The aim of the study was to analyze the association between selected macroeconomic factors such as crude price, exchange rate (USD/INR), index of industrial production, repo rate, inflation, gold price and the Nifty auto index. ARDL cointegration method was used to analyze the data.

Exchange rate and IIP were seen to be significant negative predictors of Nifty auto index in the long run. In addition, crude price and interest rates were seen to have a significant positive relationship with the index in the long run. On the other hand, in the short run, first lag of crude price revealed a significant negative association with the auto index while IIP showed a significant positive relationship. The above results have implications for investors, portfolio managers, corporations, and policy makers.

This study recommends that corporations may adopt appropriate hedging strategies to mitigate the exchange rate risk. Furthermore, they must also see whether the industry is up to date with the market trends and adopt appropriate strategies. Additionally, policy makers should monitor the current situation of the auto industry and implement appropriate macroeconomic policies (like scrappage policies, tax reduction) to foster growth.
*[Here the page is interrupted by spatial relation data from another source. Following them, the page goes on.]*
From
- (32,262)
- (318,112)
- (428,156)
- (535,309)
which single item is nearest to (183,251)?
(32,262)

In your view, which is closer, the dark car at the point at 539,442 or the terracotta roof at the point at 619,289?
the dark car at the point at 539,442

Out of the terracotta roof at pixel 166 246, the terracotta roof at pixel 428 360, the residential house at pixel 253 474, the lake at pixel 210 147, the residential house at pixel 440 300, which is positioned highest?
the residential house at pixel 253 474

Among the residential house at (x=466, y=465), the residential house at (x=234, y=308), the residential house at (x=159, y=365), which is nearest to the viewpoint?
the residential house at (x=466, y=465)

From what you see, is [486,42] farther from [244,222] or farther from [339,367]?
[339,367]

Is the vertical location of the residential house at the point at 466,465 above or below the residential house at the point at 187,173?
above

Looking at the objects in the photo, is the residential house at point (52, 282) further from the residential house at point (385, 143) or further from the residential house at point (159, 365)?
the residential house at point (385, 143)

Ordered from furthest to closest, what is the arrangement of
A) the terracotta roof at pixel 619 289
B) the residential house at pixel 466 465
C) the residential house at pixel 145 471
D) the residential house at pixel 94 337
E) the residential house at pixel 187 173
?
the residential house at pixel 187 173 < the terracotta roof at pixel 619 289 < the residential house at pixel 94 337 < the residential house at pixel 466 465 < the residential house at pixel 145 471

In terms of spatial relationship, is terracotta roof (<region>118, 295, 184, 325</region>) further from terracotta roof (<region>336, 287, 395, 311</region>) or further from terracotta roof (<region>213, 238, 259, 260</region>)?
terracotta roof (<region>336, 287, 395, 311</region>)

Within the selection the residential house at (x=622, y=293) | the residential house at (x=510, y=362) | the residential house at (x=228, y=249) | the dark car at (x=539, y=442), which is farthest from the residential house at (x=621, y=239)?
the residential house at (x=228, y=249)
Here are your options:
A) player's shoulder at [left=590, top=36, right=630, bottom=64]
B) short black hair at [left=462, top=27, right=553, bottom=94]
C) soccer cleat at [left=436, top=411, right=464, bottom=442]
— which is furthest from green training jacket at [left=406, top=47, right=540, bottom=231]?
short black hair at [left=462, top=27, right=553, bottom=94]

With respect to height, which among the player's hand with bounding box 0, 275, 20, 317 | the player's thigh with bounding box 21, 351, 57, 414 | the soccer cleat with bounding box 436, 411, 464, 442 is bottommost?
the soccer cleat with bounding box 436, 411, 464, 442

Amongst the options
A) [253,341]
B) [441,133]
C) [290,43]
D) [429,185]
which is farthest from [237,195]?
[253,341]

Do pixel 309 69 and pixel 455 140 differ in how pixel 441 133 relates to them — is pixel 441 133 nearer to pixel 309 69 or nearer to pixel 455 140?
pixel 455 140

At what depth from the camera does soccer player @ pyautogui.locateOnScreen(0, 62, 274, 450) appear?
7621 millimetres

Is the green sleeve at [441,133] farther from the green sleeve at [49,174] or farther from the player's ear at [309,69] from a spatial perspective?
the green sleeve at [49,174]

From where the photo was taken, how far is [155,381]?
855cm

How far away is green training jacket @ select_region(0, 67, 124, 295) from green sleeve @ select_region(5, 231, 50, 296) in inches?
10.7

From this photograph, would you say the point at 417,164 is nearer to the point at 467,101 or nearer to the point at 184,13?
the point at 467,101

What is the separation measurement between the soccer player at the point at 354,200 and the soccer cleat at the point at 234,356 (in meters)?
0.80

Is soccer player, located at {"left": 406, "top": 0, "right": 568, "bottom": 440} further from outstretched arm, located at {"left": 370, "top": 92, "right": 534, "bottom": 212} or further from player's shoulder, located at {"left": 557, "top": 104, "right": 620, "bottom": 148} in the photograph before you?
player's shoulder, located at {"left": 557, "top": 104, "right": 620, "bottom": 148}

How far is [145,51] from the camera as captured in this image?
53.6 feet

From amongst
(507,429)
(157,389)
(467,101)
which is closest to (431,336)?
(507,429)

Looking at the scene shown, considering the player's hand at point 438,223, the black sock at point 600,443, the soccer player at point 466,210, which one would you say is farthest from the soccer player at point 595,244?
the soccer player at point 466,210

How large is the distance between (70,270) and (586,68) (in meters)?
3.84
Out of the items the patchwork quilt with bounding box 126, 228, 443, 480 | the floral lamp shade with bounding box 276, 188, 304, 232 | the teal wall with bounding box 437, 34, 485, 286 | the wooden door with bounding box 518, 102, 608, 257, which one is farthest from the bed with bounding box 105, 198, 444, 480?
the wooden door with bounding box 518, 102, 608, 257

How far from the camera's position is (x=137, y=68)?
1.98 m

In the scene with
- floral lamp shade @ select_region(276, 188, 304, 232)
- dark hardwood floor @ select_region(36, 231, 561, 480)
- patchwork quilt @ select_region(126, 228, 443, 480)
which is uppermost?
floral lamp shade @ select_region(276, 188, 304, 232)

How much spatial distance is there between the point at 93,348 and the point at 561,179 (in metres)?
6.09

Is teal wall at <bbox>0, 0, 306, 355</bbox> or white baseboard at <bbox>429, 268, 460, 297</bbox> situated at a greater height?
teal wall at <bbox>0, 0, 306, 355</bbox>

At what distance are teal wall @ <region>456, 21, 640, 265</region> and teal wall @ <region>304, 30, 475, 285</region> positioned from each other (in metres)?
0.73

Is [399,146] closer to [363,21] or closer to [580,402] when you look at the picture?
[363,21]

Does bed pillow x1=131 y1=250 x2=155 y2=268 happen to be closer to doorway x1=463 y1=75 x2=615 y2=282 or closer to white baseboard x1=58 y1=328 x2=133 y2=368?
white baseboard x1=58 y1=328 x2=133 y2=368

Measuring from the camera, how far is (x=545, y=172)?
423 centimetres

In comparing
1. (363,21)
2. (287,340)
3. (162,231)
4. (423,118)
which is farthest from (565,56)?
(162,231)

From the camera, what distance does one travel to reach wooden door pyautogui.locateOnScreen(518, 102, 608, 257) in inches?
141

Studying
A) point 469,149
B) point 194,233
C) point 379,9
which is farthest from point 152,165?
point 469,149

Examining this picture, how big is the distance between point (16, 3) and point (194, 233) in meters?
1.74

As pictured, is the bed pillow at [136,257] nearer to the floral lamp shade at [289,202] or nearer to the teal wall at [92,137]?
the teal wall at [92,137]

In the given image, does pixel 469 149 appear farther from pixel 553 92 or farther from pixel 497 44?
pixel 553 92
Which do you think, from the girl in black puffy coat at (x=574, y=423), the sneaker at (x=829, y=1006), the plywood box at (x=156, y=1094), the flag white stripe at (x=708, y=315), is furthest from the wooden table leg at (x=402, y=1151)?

Like with other empirical research, this study has some limitations that must be addressed in future research. The single equation model that we adopted for analyzing the association between the variables might not be suitable in such situations when there is inter-relationship among the chosen variables. Hence, future researchers should consider using simultaneous equation models. Even more, additional macroeconomic variables and longer time frames can be incorporated to have a better outlook on the association between the variables under study.